Não é gira, confesso. É ampla e comparando-a com outras merecia bem o distinto título de avenida. Mas não é nada gira. Tem altos prédios feios e velhos, no meio de outros prédios feios e novos, divididos por casas rastejantes e muros de betão. É caoticamente movimentada, ao longo das suas quatro faixas de rodagem, separadas a meio por um cimentado passeio e limitadas na margem por outros passeios com árvores frondosas cuja espécie nem sei. São grandes. Para além dos passeios marginais e junto às casas, mais uma faixa de cada lado da rua e mais lugares de estacionamento. Os tais altos prédios feios e velhos parecem sustentos pelos seus altos pilares em betão ao longo de toda a rua. Sob eles a sombra acolhe quem aqui mora ou apenas passa, dando ao espaço uma falsa sensação de frescura e à rua uma amplitude ainda maior. É sob estas arcadas que as pessoas se movimentam com relativa segurança. Não passeiam, movimentam-se. Tudo o resto é confusão e carros. Em movimento ou estacionados. Em todo o lado.

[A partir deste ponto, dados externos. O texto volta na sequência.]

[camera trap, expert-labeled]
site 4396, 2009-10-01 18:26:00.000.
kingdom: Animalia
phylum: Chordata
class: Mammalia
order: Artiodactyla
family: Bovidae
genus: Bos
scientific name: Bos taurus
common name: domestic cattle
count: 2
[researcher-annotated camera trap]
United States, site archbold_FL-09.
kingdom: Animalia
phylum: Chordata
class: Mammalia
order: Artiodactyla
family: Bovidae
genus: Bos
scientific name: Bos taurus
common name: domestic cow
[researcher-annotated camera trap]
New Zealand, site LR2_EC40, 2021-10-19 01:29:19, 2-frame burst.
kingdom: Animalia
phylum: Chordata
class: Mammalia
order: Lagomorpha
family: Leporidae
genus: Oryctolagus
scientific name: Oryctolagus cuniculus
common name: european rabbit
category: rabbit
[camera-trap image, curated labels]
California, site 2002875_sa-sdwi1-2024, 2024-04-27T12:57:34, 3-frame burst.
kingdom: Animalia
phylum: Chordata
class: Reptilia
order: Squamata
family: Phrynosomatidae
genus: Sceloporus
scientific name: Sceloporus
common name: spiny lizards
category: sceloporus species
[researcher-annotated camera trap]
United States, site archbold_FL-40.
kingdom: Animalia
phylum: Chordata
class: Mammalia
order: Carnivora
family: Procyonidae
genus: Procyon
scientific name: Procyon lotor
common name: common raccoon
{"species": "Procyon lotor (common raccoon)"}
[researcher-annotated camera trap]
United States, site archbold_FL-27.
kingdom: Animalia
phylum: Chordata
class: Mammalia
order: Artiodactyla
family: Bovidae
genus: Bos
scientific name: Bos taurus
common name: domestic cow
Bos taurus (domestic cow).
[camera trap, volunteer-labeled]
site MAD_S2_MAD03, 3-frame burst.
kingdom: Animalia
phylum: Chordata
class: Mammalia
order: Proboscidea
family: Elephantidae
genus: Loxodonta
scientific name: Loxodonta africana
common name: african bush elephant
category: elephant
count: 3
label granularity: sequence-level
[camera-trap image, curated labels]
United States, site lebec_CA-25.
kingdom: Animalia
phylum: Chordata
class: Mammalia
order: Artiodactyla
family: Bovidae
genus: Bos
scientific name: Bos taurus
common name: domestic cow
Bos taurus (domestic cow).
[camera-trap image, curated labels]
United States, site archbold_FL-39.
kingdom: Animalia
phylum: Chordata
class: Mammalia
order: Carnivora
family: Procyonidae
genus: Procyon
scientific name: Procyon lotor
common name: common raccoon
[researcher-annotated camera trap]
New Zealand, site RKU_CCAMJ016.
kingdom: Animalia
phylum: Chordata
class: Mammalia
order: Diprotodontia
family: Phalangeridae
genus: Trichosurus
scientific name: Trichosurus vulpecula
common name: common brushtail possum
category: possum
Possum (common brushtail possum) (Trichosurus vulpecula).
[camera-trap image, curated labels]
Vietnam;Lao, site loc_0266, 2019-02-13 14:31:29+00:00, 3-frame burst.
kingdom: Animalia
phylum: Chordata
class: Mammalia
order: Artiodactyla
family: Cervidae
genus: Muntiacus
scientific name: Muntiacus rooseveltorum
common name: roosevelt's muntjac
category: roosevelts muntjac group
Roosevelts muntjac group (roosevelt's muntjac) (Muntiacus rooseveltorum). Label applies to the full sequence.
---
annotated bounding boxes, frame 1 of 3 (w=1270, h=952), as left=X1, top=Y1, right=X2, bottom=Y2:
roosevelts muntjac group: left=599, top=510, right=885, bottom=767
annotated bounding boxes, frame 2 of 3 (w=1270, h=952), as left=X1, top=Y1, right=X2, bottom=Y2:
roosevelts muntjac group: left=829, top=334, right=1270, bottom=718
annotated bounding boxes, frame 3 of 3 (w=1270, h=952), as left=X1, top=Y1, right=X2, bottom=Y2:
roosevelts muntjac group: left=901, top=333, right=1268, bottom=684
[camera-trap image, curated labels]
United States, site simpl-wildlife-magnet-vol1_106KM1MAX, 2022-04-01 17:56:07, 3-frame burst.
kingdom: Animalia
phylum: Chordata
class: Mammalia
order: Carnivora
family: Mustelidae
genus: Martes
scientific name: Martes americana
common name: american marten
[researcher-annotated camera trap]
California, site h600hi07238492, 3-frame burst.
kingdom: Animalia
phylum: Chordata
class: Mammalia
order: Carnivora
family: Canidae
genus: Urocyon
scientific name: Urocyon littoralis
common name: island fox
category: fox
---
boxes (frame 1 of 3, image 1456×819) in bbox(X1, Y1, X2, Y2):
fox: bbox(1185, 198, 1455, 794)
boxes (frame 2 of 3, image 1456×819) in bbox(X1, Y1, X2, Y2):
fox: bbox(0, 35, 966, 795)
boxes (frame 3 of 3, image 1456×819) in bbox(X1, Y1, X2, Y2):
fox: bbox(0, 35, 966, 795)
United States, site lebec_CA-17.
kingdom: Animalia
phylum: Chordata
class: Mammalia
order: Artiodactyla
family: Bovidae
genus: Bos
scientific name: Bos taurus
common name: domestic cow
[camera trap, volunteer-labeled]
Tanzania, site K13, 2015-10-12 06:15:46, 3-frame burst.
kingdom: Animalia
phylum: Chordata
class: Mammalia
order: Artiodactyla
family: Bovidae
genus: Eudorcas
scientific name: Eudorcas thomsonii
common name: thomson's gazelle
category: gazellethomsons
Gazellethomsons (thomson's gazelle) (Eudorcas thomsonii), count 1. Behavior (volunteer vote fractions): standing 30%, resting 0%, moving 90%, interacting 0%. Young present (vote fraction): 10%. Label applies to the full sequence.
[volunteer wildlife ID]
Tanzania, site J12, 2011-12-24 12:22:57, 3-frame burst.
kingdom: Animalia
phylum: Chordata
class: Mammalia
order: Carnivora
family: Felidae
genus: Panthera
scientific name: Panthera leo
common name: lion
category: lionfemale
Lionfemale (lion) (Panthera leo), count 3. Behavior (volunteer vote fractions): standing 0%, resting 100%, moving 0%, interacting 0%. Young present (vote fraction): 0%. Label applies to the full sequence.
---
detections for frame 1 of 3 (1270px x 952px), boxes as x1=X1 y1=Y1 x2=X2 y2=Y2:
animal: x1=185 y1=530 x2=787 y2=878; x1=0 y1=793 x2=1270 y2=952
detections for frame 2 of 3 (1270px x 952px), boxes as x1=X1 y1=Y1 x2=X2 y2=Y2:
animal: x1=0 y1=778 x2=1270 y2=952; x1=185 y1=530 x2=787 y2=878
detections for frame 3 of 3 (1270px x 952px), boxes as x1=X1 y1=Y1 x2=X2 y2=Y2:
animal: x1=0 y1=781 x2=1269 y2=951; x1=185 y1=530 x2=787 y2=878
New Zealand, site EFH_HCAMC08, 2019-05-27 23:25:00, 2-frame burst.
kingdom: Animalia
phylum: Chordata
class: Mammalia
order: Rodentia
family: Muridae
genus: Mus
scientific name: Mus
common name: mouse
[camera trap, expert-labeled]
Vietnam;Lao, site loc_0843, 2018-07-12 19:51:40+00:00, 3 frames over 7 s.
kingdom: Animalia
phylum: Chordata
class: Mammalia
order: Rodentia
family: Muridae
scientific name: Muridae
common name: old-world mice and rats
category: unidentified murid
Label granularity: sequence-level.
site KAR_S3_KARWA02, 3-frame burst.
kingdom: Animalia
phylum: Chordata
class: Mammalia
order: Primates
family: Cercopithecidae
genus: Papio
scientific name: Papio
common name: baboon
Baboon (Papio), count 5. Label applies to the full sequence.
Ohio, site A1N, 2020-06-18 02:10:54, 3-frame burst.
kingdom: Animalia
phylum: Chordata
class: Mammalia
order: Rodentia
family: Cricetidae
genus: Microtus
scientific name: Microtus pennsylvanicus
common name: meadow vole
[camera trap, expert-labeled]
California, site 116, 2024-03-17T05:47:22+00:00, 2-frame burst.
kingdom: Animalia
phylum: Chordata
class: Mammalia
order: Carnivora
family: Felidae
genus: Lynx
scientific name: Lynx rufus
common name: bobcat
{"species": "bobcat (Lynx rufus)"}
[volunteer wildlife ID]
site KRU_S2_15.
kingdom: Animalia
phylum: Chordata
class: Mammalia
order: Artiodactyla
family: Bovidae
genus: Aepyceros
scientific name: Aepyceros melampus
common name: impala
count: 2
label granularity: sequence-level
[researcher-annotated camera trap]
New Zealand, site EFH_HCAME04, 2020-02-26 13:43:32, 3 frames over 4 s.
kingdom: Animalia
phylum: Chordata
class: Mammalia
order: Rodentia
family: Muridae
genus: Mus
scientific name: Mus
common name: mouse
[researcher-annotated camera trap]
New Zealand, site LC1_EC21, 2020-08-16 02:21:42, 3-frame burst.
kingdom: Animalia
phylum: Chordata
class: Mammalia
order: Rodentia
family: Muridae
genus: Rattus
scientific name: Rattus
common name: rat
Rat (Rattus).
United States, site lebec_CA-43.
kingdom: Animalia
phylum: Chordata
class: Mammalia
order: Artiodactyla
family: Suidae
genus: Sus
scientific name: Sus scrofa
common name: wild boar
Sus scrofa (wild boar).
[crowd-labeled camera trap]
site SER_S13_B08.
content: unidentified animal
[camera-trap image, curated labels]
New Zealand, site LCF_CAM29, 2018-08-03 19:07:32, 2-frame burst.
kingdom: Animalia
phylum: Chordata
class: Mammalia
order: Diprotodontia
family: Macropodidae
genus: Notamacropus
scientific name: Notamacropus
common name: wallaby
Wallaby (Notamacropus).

Mas a minha rua tem coisas importantes. Sim. É aliás uma das ruas mais importantes aqui em Luanda, e bem junto ao coração da cidade. Tem alguns bancos e dois hotéis. Tem um casino, sapatarias e variadas lojas de mobiliário. Tem restaurantes e outros quase restaurantes. Tem artesanato, engraxadores e casas ou pessoas de câmbio na sombra das arcadas, onde muitas outras coisas se vendem. Tem clínicas de saúde em casas coloniais, tem arrumadores prestando o seu serviço cívico por nós remunerado, e tem exagerados placards publicitários que nos olham lá do cimo dos prédios e das fachadas dos prédios altos e feios.
Mas sobre tudo isto sobretudo existe pó. Muito pó, como a neve que paira e nunca chega a cair.
Mais curioso é que todos os dias me surpreendem coisas novas aqui na minha rua. Coisas que vou aos poucos reparando, e que pela primeira vez lhes dou atenção. Dou por mim a pensar se isto ou aquilo nasceu nesta noite ou está aqui desde sempre. Nem sei. Lembro-me que no primeiro dia que aqui cheguei tudo vi e não vi nada. Não quis ver. Olhava na rua apenas para mim mesmo, pois só aí encontrava conforto. Mas ganhei nela a sua confiança e conquistei horizontes de dia para dia. Fui perdendo o receio do que via e de quem via, e aos poucos comecei a sentir-me na 'minha' rua. E já sinto isso um pouco. Sim. Dou por mim ao final de cada dia a olhar lá para fora, contemplando-a através da janela do meu quarto. A minha rua está calma à luz da luz e aos meus olhos deslumbra-me com uma rara normal beleza.
A Rua da Missão já faz parte da minha vida. Mais do que apenas uma rua em Luanda ela é para mim uma autêntica avenida. É a 'minha' avenida.